The greatest riddler of them all was the American prodigy Sam Loyd (1841–1911), who as a teenager was making a healthy profit by creating new puzzles and reinventing old ones. He recalls in
Sam Loyd and his Puzzles: An Autobiographical Review
that some of his early puzzles were created for the circus owner and trickster P.T. Barnum:

Many years ago, when Barnum's Circus was of a truth ‘the greatest show on earth', the famous showman got me to prepare for him a series of prize puzzles for advertising purposes. They became widely known as the ‘Questions of the Sphinx', on account of the large prizes offered to anyone who could master them.

Strangely this autobiography was written in 1928, seventeen years after Loyd's death. Loyd passed his cunning on to his son, also called Sam, who was the real author of the book, knowing full well that anybody buying it would mistakenly assume that it had been written by the more famous Sam Loyd Senior.

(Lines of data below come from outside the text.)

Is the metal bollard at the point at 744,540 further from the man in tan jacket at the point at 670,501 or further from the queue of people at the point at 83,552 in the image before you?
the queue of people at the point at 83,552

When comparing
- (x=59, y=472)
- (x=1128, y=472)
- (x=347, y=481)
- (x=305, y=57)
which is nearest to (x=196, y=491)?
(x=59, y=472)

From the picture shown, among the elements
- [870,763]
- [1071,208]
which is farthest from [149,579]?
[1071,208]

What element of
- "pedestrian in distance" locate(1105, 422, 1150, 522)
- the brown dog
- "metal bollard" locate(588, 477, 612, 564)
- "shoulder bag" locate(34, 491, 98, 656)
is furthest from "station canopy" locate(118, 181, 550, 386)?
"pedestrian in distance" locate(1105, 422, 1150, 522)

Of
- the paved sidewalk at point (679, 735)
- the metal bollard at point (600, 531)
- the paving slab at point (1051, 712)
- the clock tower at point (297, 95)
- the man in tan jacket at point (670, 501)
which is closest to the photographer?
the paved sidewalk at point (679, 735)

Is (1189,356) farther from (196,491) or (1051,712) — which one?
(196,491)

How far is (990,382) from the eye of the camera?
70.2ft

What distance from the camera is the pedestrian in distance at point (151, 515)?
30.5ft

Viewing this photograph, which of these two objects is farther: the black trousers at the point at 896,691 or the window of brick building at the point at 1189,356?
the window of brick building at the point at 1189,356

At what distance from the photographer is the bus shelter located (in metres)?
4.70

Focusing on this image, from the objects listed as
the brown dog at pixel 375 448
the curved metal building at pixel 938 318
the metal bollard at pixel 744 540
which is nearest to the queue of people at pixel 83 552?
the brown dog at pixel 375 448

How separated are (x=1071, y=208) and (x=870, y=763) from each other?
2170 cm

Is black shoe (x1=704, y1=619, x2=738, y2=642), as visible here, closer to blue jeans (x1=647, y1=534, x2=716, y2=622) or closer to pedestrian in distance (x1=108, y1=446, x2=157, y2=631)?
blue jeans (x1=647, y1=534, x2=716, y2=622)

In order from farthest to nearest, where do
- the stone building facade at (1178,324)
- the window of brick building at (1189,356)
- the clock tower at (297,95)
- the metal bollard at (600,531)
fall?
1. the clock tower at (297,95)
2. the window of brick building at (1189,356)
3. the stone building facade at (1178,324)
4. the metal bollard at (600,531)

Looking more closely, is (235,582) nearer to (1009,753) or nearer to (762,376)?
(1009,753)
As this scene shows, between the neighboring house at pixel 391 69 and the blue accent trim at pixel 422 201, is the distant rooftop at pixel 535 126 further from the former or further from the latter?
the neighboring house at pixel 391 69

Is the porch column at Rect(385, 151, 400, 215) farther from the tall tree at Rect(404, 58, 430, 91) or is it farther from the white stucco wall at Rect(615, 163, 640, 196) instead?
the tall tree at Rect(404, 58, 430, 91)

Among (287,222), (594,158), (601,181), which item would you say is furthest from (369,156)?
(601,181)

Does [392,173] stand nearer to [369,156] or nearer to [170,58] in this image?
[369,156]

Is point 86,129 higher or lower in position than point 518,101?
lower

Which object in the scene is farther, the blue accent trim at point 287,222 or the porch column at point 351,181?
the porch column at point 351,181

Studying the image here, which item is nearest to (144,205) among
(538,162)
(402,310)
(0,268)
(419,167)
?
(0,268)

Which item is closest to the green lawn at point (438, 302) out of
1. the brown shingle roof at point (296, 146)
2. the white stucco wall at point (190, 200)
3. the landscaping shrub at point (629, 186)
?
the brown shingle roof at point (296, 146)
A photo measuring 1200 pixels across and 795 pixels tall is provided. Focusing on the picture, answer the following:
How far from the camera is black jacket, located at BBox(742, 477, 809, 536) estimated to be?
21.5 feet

Loyd's most famous creation was the Victorian equivalent of the Rubik's Cube, the ‘14–15' puzzle, which is still found in toyshops today. Fifteen tiles numbered 1 to 15 are arranged in a 4 × 4 grid, and the aim is to slide the tiles and rearrange them into the correct order. Loyd's offered a significant reward to whoever could complete the puzzle by swapping the ‘ 14' and ‘15' into their proper positions via any series of tile slides. Loyd's son wrote about the fuss generated by this tangible but essentially mathematical puzzle:

A prize of $1,000, offered for the first correct solution to the problem, has never been claimed, although there are thousands of persons who say they performed the required feat. People became infatuated with the puzzle and ludicrous tales are told of shopkeepers who neglected to open their stores; of a distinguished clergyman who stood under a street lamp all through a wintry night trying to recall the way he had performed the feat. The mysterious feature of the puzzle is that none seem to be able to remember the sequence of moves whereby they feel sure they succeeded in solving the puzzle. Pilots are said to have wrecked their ships, and engineers rushed their trains past stations. A famous Baltimore editor tells how he went for his noon lunch and was discovered by his frantic staff long past midnight pushing little pieces of pie around on a plate!

Loyd was always confident that he would never have to pay out the $1,000 because he knew that it is impossible to swap just two pieces without destroying the order elsewhere in the puzzle. In the same way that a mathematician can prove that a particular equation has no solutions, Loyd could prove that his ‘14–15' puzzle is insoluble.